Il s’agit d’un recueil de sept articles déjà parus dans
des revues et grands journaux, qui éclairent
dix ans du parcours de cette philosophe et qui sont éclairants sur notre monde actuel
dont tout le monde convient qu’il est en danger, dont chacun s’alarme, sans alerter sur les
solutions. Corine Pelluchon en propose de concrètes, toujours sagement
réalistes, jamais coercitives, pour « le bien commun », un nouveau contrat social, non petitement
limité à une société mais ouvert au monde des autres, à l’environnement
naturel, aux animaux. Mettre l’écologie et la condition animale au cœur de la
République est une condition pour réinventer la démocratie.
Une grande part de ce recueil, est consacrée à la cause animale qui, avait fait
l’objet d’un livre, Manifeste animaliste. « Politiser la cause
animale », paru en 2017 aux éditions Alma, dont nous avons parlé ici. Les
violences infligées aux animaux depuis l'industrialisation, qui produit de la
viande comme on produit des automobiles, sont le miroir d'un modèle de
développement fondé sur l'exploitation sans limite des ressources des autres
vivants.

(Consigne)
Répondre aux questions suivantes d'après le texte sur le recueil de Corine Pelluchon.
(a) Combien d'articles ce recueil rassemble-t-il ?
(b) Quel livre est paru en 2017 aux éditions Alma ?
(c) De quoi les violences infligées aux animaux depuis l'industrialisation sont-elles le miroir ?

(Entrées fournies)
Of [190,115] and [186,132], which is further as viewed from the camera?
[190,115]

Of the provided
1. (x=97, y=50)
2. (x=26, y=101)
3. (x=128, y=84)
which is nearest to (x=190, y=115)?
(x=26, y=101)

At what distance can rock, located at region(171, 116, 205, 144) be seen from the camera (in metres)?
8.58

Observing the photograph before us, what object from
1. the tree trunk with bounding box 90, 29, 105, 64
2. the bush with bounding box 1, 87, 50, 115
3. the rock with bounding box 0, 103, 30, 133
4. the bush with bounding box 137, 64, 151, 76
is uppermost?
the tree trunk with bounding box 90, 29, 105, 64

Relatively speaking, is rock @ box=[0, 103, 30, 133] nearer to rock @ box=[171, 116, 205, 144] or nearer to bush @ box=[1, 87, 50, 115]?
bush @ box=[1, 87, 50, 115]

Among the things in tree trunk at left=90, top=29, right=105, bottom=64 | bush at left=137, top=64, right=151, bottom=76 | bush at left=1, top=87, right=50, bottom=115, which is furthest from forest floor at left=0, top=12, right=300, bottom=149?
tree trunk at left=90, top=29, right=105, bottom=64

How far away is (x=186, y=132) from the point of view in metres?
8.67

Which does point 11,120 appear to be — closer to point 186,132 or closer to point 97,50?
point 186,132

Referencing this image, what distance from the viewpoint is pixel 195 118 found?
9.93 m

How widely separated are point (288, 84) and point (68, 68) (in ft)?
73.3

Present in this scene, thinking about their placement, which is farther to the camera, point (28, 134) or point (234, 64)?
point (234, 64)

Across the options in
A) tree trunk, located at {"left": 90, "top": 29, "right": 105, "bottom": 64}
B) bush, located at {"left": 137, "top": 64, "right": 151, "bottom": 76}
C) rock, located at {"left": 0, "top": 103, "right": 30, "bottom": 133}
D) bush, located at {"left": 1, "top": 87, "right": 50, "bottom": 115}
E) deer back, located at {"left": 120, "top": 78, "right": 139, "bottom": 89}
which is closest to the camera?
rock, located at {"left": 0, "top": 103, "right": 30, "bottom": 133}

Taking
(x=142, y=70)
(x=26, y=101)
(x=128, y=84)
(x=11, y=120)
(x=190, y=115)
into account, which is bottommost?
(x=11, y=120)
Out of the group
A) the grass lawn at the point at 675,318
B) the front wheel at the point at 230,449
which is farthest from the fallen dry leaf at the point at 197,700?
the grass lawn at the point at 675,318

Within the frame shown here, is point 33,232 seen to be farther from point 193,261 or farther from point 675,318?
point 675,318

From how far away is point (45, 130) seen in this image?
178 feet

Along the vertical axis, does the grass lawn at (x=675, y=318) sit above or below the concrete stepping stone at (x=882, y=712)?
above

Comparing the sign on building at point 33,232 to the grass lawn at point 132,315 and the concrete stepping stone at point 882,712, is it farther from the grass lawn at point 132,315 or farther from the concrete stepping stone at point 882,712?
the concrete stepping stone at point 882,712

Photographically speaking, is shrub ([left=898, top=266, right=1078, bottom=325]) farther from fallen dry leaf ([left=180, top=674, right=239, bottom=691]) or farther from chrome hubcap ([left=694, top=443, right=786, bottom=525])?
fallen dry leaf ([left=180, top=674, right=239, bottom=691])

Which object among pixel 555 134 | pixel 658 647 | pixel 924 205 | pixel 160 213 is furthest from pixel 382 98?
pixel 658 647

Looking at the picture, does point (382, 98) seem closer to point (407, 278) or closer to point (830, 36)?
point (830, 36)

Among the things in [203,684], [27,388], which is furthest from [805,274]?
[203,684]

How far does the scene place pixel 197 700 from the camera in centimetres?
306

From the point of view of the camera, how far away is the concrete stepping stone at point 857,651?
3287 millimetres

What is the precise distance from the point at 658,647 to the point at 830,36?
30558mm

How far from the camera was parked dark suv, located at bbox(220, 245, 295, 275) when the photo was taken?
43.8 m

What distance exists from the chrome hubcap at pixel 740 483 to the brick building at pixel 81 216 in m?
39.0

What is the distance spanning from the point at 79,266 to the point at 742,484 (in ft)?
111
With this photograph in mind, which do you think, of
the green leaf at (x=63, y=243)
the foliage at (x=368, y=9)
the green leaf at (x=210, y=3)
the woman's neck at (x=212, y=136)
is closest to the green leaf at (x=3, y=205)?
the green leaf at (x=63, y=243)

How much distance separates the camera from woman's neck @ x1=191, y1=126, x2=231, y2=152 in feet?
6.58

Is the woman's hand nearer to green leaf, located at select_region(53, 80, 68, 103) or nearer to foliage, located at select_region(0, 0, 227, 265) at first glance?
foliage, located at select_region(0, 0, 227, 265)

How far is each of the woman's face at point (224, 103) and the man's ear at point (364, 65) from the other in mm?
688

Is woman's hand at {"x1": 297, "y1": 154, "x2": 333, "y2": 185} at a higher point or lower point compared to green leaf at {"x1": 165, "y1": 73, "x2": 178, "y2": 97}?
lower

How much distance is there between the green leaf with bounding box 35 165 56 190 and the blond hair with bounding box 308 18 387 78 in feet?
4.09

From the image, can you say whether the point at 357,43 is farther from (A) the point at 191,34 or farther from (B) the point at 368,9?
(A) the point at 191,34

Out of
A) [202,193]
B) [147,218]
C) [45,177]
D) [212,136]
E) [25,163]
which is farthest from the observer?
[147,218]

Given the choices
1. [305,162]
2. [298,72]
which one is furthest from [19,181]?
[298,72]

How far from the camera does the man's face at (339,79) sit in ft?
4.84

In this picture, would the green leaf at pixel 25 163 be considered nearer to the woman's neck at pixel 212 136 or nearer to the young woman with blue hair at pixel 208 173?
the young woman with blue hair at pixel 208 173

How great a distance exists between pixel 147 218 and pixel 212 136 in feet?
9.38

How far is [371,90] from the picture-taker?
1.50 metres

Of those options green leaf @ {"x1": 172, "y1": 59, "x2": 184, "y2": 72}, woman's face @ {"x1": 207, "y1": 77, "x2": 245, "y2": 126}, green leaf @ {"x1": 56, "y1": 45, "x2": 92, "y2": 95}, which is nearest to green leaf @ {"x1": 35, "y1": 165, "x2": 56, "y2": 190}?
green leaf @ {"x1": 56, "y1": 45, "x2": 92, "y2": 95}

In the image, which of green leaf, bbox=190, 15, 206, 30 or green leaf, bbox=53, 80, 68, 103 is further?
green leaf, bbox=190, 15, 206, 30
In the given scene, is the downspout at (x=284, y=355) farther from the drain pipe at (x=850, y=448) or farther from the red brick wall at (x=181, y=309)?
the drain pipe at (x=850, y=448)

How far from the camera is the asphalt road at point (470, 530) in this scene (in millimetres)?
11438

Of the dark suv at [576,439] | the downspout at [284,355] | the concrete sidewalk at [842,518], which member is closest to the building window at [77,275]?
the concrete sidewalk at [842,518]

(Réponse attendue)
(a) Sept articles.
(b) Manifeste animaliste. « Politiser la cause animale ».
(c) D'un modèle de développement fondé sur l'exploitation sans limite des ressources des autres vivants.